M: During that time, we primarily secured new assignments through our existing network.

J: I know many people from backstage, back in my gigging days. If you’ve known someone for fifteen years, you trust them.

M: It’s nice to meet new people at events now. The randomness of connection-building is back.

J: Our cinema and tv campaign for Amazon Smile just premiered. We got that assignment through our office building neighbours, Blacklist Creative. They are Amazon’s creative agency. During a communal lunch we asked ‘hey, what are you guys up to?’ The rest is history.

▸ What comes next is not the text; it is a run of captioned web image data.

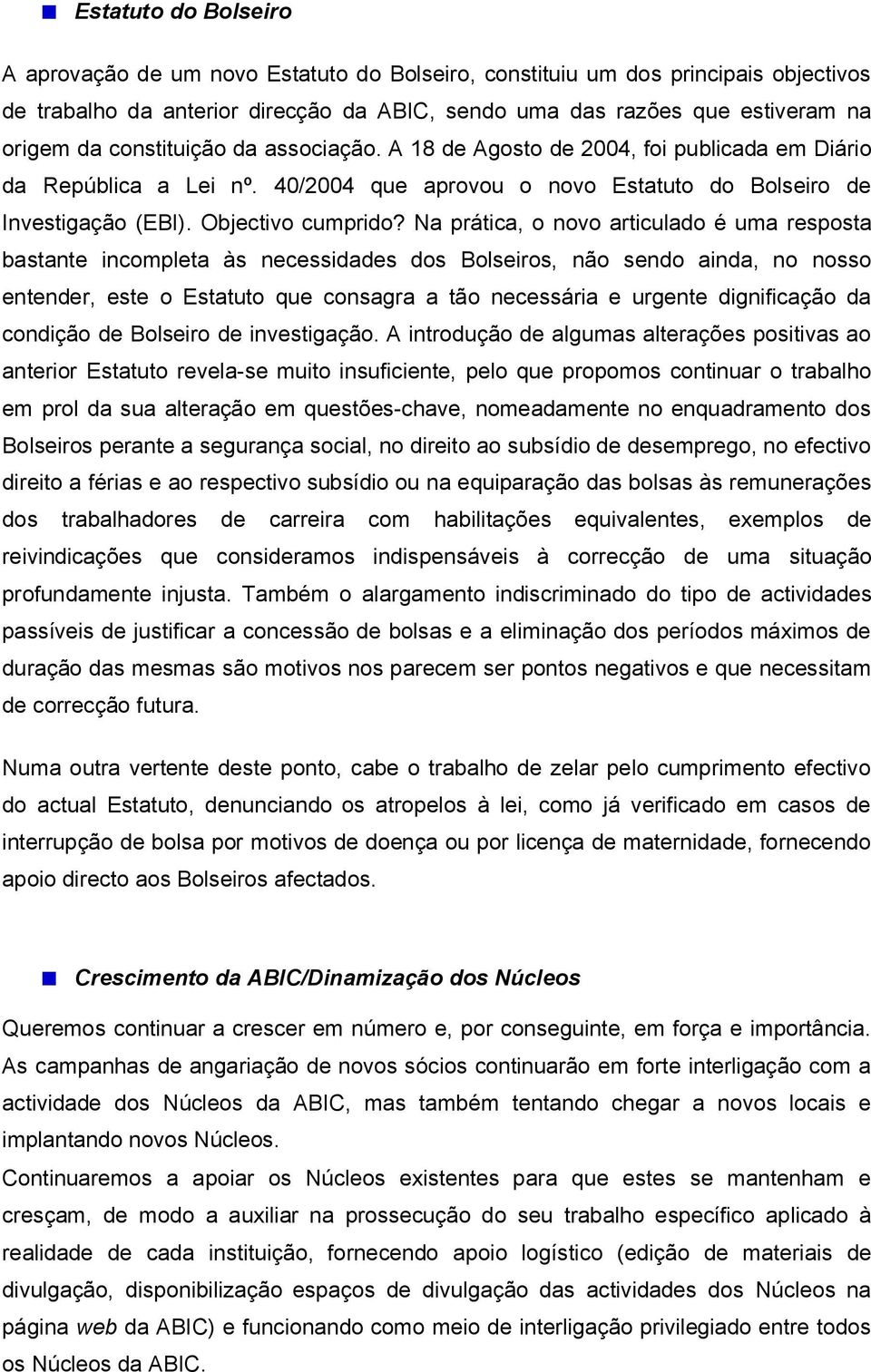 Na prática, o novo articulado é uma resposta bastante incompleta às necessidades dos Bolseiros, não sendo ainda, no nosso entender, este o Estatuto que consagra a tão necessária e urgente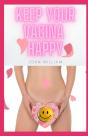 Keep Your Vagina Happy - Preview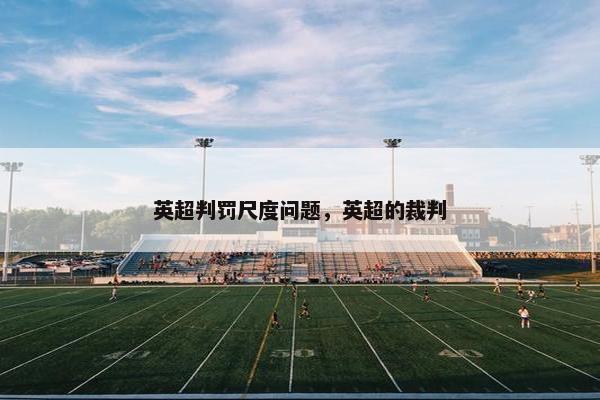 英超判罚尺度问题，英超的裁判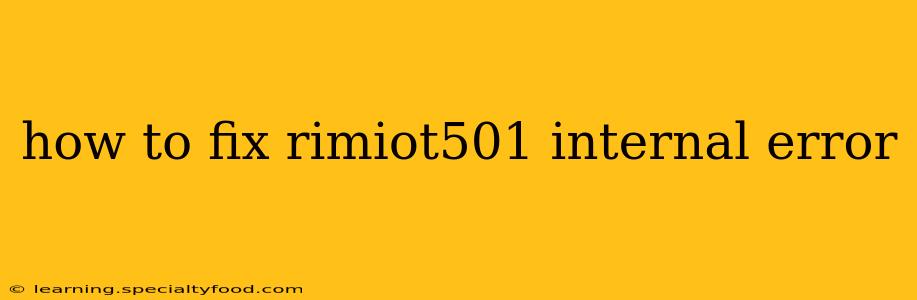 how to fix rimiot501 internal error
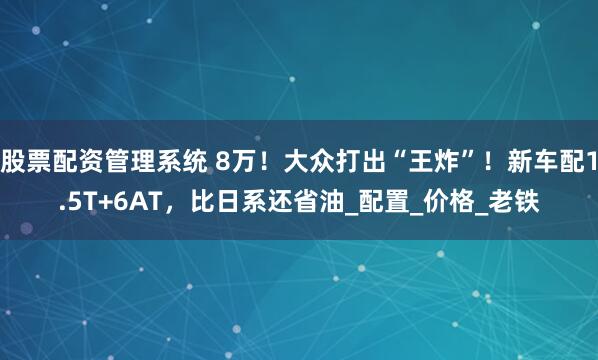 股票配资管理系统 8万！大众打出“王炸”！新车配1.5T+6AT，比日系还省油_配置_价格_老铁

Sonic branding means making brands audible. Why is that important?

 

J: Upcoming generations are far more likely to buy products from brands with a clear audio identity. And people are 96 % more likely to remember a brand if it has been paired with music. That is, if said music suits the logo. It’s our vision to build a brand a universe of sound. To reach and touch people’s hearts through their ears. It’s a misconception to think sonic branding is about nothing more than audio logo’s. The full picture has to make audible sense.

What is an audio logo?

 

M: It’s the melody you’ll hear play in your head when encountering a brand.

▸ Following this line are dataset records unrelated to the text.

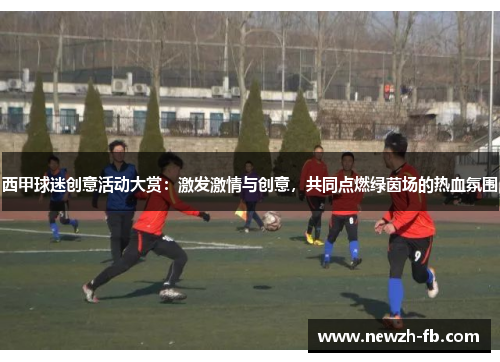 西甲球迷创意活动大赏：激发激情与创意，共同点燃绿茵场的热血氛围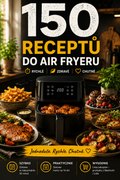 150 receptů do horkovzdušné fritézy – chutně, rychle a bez zbytečného tuku
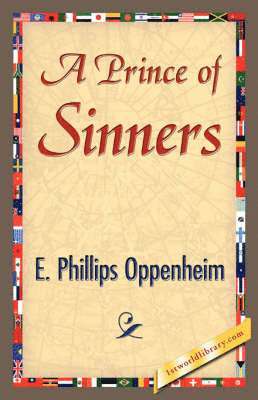 Phillips Oppenhei E Phillips Oppenheim, E Phillips Oppenheim, Phillips Oppenhei E. Phillips Oppenheim, E. Phillips Oppenheim, 1stworld Library - Prince of Sinners, Häftad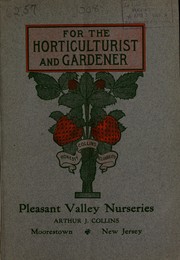Cover of: For the horticulturist and gardener by Pleasant Valley Nurseries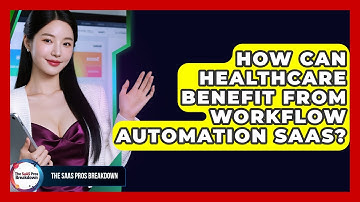 How Can Healthcare Benefit From Workflow Automation SaaS? - The SaaS Pros Breakdown
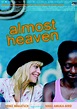 Almost Heaven (Movie, 2005) - MovieMeter.com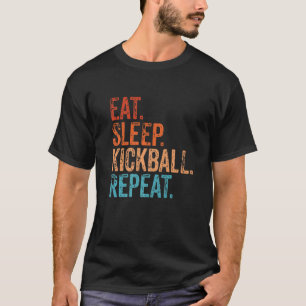 Eat Sleep Kickball Repeat Funny Vintage T-Shirt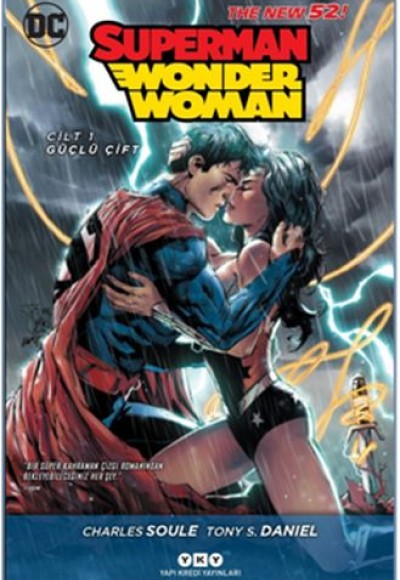 Superman / Wonder Woman Cilt:1 Güçlü Çift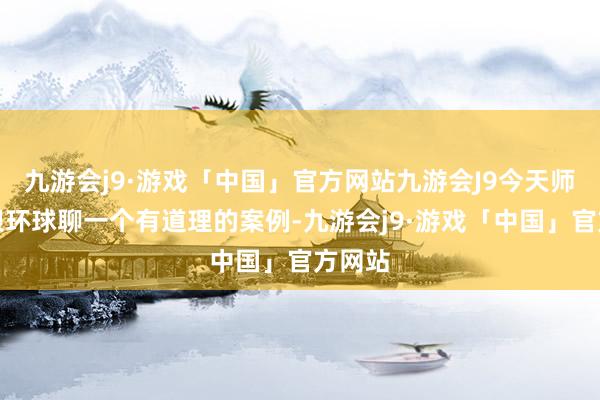 九游会j9·游戏「中国」官方网站九游会J9今天师姐要跟环球聊一个有道理的案例-九游会j9·游戏「中国」官方网站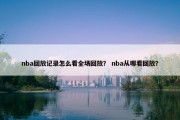 nba回放记录怎么看全场回放？ nba从哪看回放？
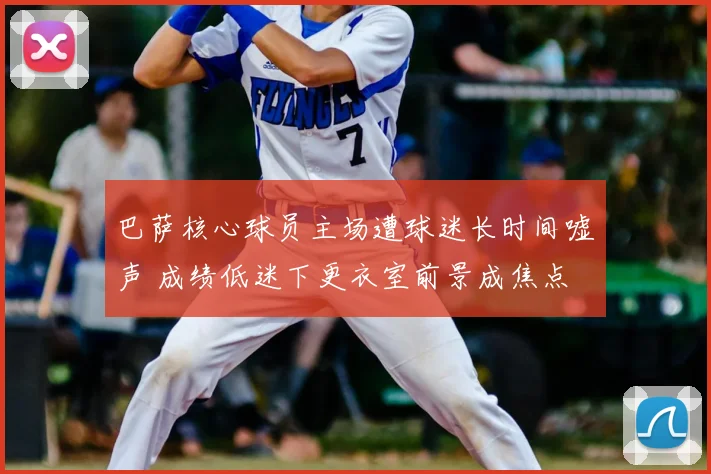 巴萨核心球员主场遭球迷长时间嘘声 成绩低迷下更衣室前景成焦点
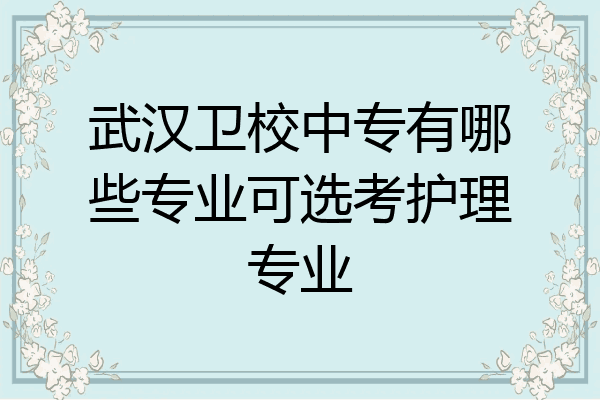 武汉卫校中专有哪些专业可选考护理专业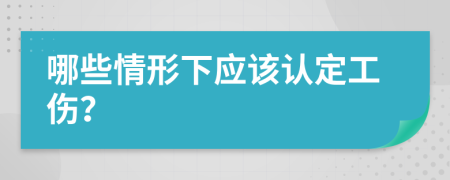 哪些情形下应该认定工伤？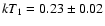 $kT_1 = 0.23 \pm 0.02$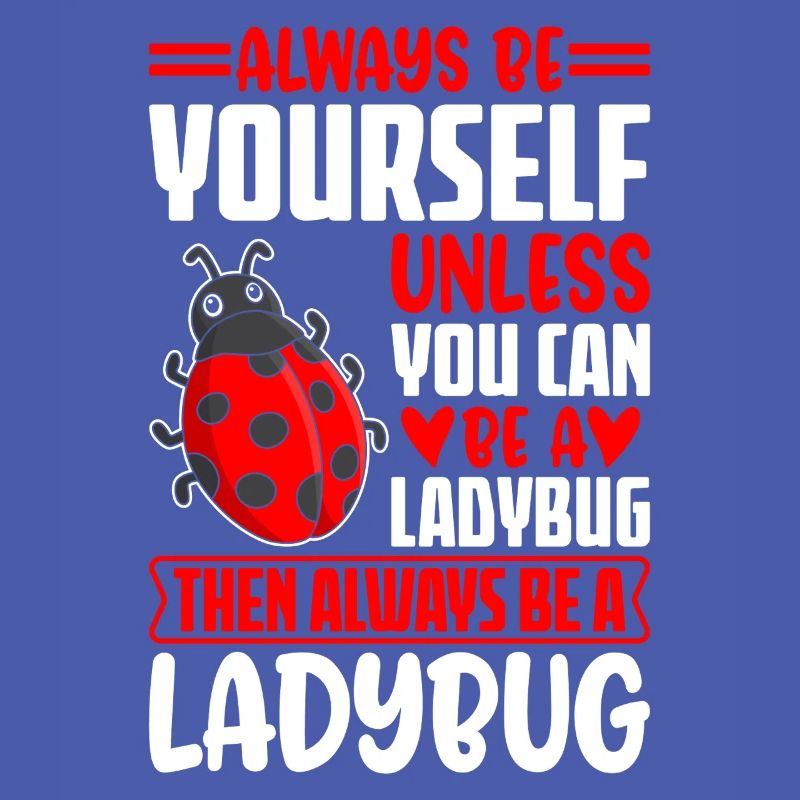 Sei immer du selbst, es sei denn, du kannst ein Marienkäfer sein
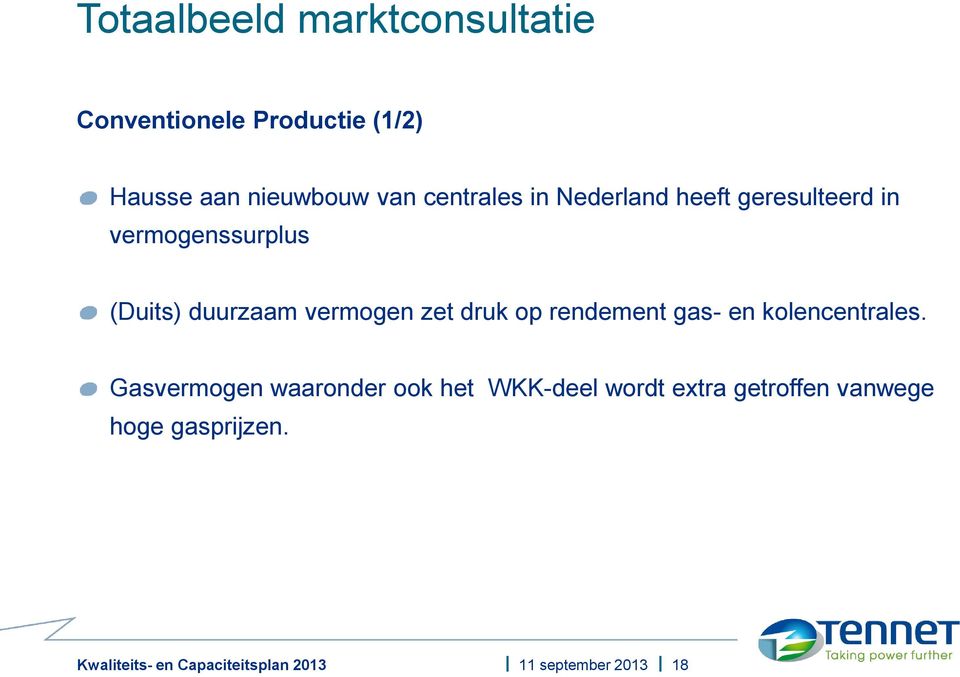 (Duits) duurzaam vermogen zet druk op rendement gas- en kolencentrales.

J: Sonic branding is as old as humanity itself. Every country has its national anthem and you recognise a religion by how it sounds. If, as a brand, you have not yet understood the value of a distinctive musical identity, you are lagging behind the Romans. When image and sound collide, magic happens. Try imagining Star Wars without its iconic opening score. It would just be some letters rolling across a screen. Neuroscientific research also shows; we’ll believe it when we’ve heard it. If back in the day we saw a rabbit on the savanna, but we would hear a lion’s roar, we would go by ear and make a run for it. More and more brands are catching on and understand the importance of audio. What tv meant to our parents and meant YouTube to us, is TikTok to the new generation. When such audio-first platforms get the upper hand, how will you uniquely define yourself without a decent audio brand? And how will you make sure people will interact with your audio logo?

“If, as a brand, you have not yet understood the value of a distinctive musical identity, you are lagging behind the Romans.”

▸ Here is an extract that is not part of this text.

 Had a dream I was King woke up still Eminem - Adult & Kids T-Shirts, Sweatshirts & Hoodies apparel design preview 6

What recent Clear Music work exemplifies your vision?

 

M: Unravel named our campaign for Alzheimer Nederland the Best Christmas Commercial. It also made the top three of the BUMA Music in Motion Awards.

J: In the commercial you hear MEAU do a beautiful cover of Willeke Alberti’s Samen Zijn (‘Being Together’).

M: Thanks to years of experience, we now always make sure to present our client with multiple creative routes, just in case it proves impossible to execute their original plan. Back when we presented MEAU to our client, she had not yet appeared in the Top 40. But we maintain close connections with artist managers and record labels. That is a nice extra for our clients; the fact that we have our feelers out in the field of music. That’s how we knew MEAU was going to make it big.

J: Samen Zijn is a classic and speaks to an older demographic, but by having up-and-coming MEAU cover the song it got a modern update. The original could have never generated such media impact. Research from the neuromarketing agency, Unravel, showed that our commercial made a bigger emotional impression on people than those of supermarkets Jumbo and Albert Heijn. That is how we won the award.

What is your favourite type of work to create?

 

J: I really enjoy working with brands who have taken a lot of time to figure out who they really are and what they stand for. People do not always know what to expect from a sonic branding project. But once they’ve realised ‘oh, we’ll be translating our brand values, this is going to be fun’, you start seeing that sparkle in their eyes.

M: We deliver creativity that works. We’re in the know and we keep up with things, like; which works will go out of copyright. The Banana Song has been in the public domain for over three years in the States.

J: Exactly. It’s just a matter of time before some banana brand seizes the opportunity. You could build such a great campaign around this. Wonder who’s going to get it?

M: It’s definitely some low-hanging fruit for Chiquita.